11.
El padre seguía de cerca el curso de la guerra. Tenía tanto miedo. Cada vez que oía hablar de muertos, pensaba en su hijo. En la radio, los boletines informativos le sobresaltaban. Estudiaba después el mapa de Europa y se preguntaba dónde se encontraría su hijo. ¿Y con quién? ¿Y en nombre de quién luchaba? ¿Por qué debían los hijos hacer la guerra? A menudo se arrepentía de no haber partido en su lugar. Tendrían que haberse cambiado los papeles: Paul-Émile se habría quedado en París, bien seguro, y él habría partido al frente. No sabía ni dónde ni cómo, pero lo habría hecho si aquello hubiese podido retener a su hijo.
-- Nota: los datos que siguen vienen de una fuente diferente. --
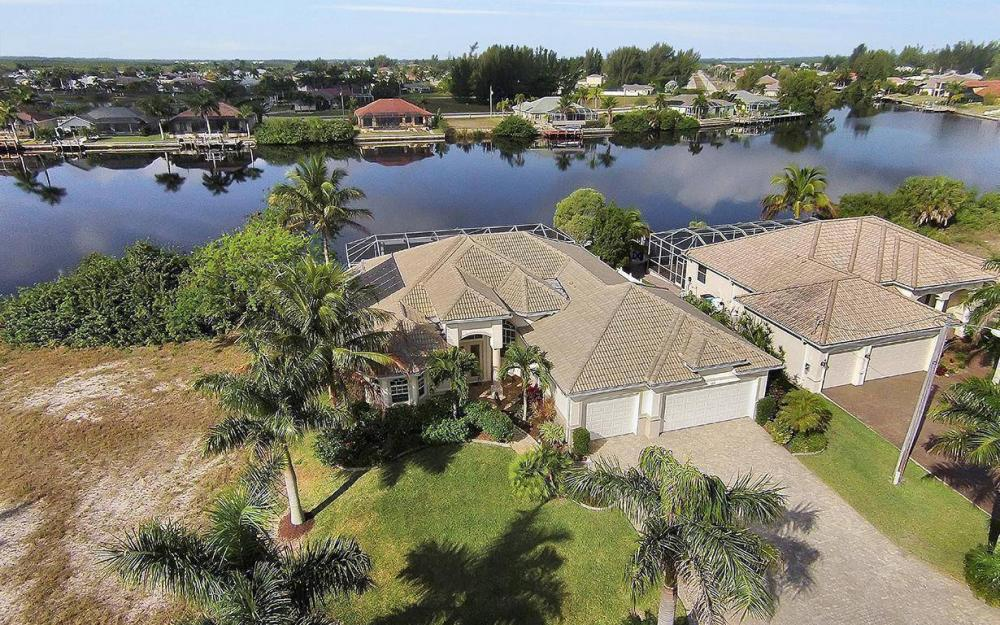 324 SW 33rd Ave, Cape Coral - House For Sale 405203105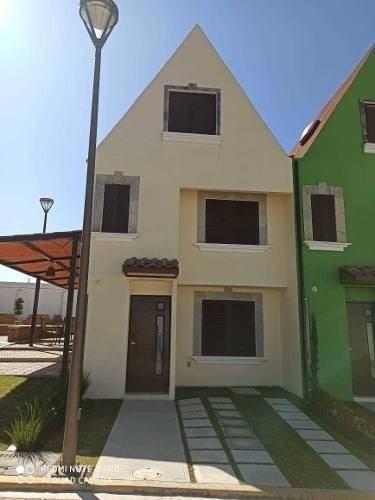 Casa En Venta Fracc. Estilo Europeo En San Lorenzo Almecatla
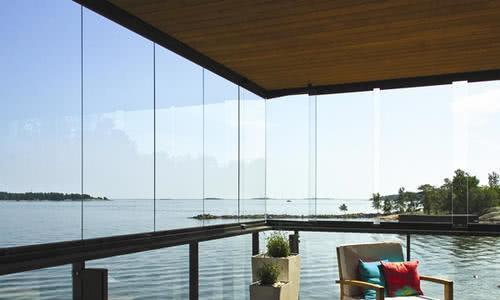 封阳台不要用铝合金窗,有钱人都用这种材料代替,好看实用又大气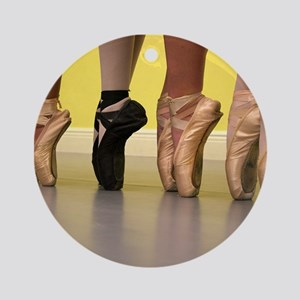 Ballet Dancers on Pointe or on To Ornament (Round)
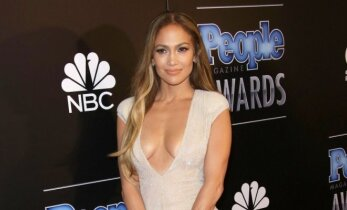 """Jennifer Lopez iškirptė vos neatidengė """"išėjimo iš komforto zonos"""""""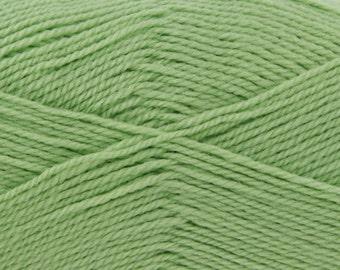 Knitting wool. Double knit wool. DK comfort Yarn - Pale Green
A los que le habían preguntado, les había contestado simplemente: «Paul-Émile se ha marchado». Sin añadir nada más. A los amigos de su hijo que habían venido a buscarle, a la portera a la que le extrañaba no haberse cruzado con Paul-Émile, siempre la misma cantinela: «No está, se ha marchado». Y cerraba la puerta o continuaba su camino para concluir de una vez por todas la conversación.
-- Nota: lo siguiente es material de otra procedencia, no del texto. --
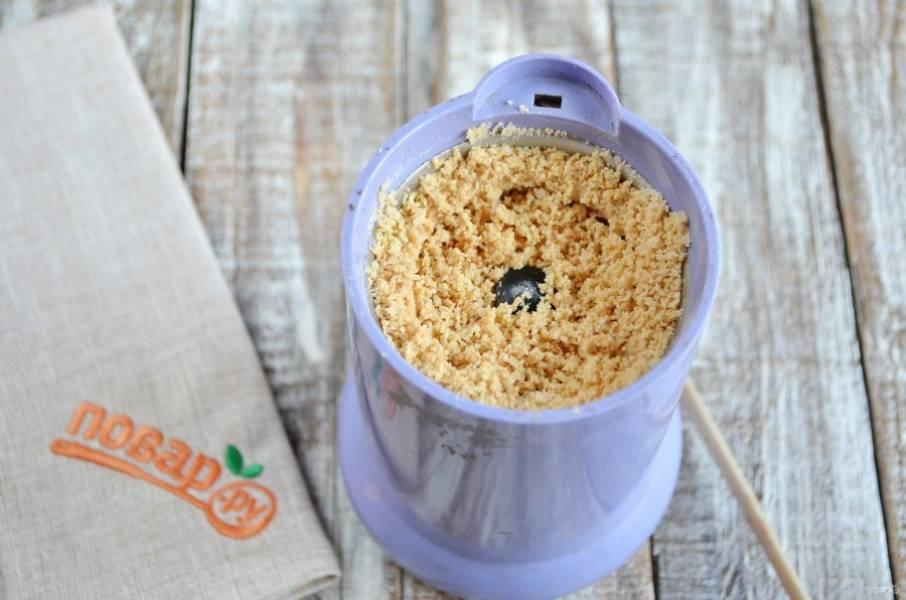 3. Жареный и очищенный арахис измельчите в крошку, небольшую горсть оставьте для украшения печенья.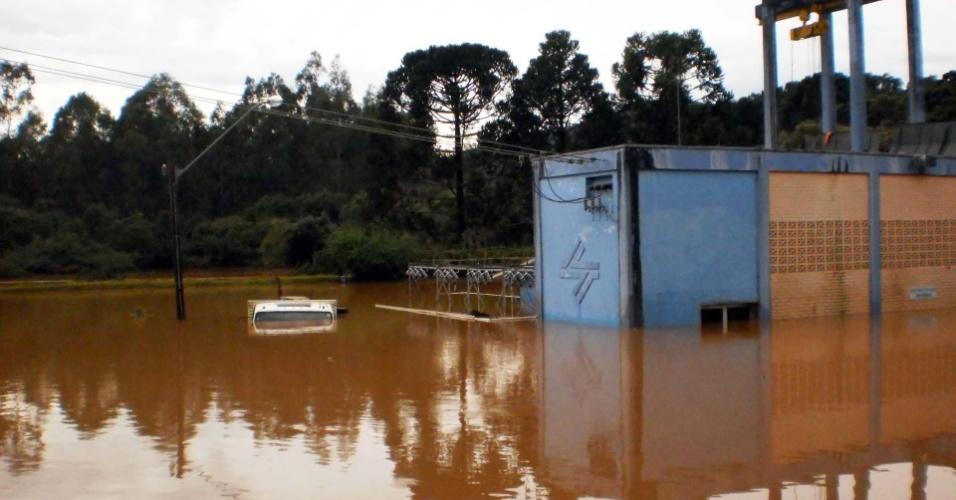 9.jun.2014 - As enchentes que ocorreram no Paraná no fim de semana também comprometeram o sistema de água em dezenas de cidades. Na estação de captação de Cascavel, que ficou submersa, funcionários trabalham para que o sistema volte a funcionar normalmente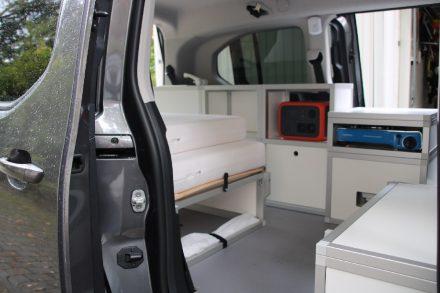 Hell, freundlich und variabel durch entnehmbare Möbel-Module zeigt sich der individuelle Camping-Ausbau des Berlingo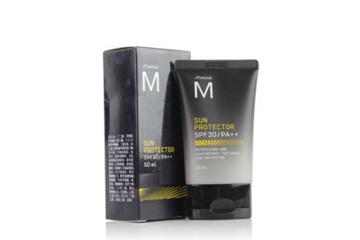 男士防晒霜的使用顺序 男士防晒霜也需要卸妆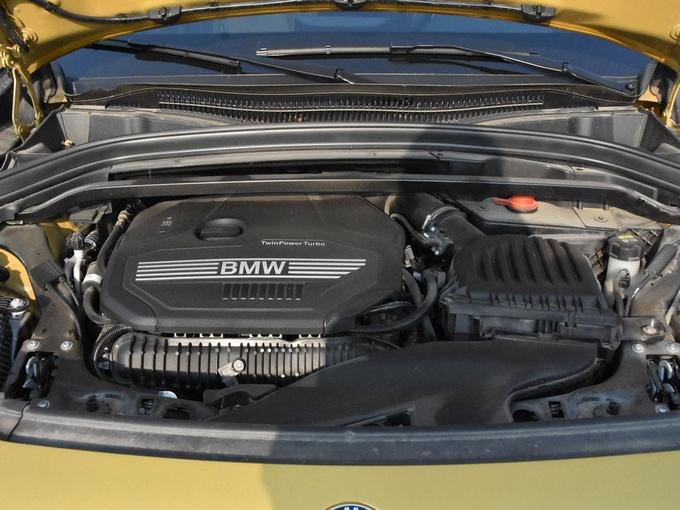 宝马(进口)  xDrive25i 发动机舱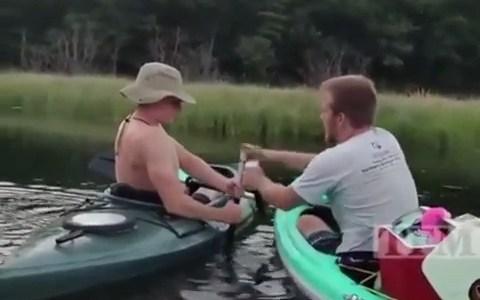 """""""En esa canoa está la chica que te gusta, actúa normal"""""""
A menudo se arrepentía de no haberlo encerrado en un cuarto. Lo habría encerrado durante toda la guerra. Con llave, para que no se fuera nunca. Pero como le había dejado partir, ya no cerraba la puerta del piso, para estar bien seguro de que podía volver. Todas las mañanas, al partir al trabajo, verificaba concienzudamente que no había cerrado con llave. A veces volvía sobre sus pasos para comprobarlo de nuevo. Nunca se es lo bastante prudente, pensaba.
El padre era un «funcionario sin importancia»; trabajaba en el registro, sellando documentos. Esperaba que su hijo se convirtiera en un gran hombre, porque él mismo se encontraba poco interesante. Cuando su jefe le devolvía documentos para que los corrigiera, con algunas anotaciones despectivas al margen, el padre exclamaba: «¡Miserable!», sin saber exactamente si se dirigía a su jefe o a él mismo. Sí, su hijo sería alguien importante. Jefe de gabinete, o ministro. Cuanto más tiempo pasaba, más orgulloso estaba de él.
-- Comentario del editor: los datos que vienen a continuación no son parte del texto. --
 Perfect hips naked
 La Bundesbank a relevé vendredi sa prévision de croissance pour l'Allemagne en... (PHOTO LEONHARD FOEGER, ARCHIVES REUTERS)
Durante la pausa del mediodía, se precipitaba hasta el metro, volvía a su casa y se lanzaba sobre el correo, porque su hijo había prometido escribirle. Esperaba sus cartas con desesperación, pero no llegaban nunca. ¿Por qué no le escribía? Le preocupaba no tener noticias, rezaba por que no le hubiese pasado nada. Enflaquecido, miraba de nuevo en el buzón para asegurarse de que no se había dejado nada, y después levantaba la mirada con tristeza hacia el cielo de enero. Pronto sería su cumpleaños, y su hijo seguramente daría señales de vida. Su hijo no había olvidado nunca su cumpleaños; encontraría un medio de ponerse en contacto con él.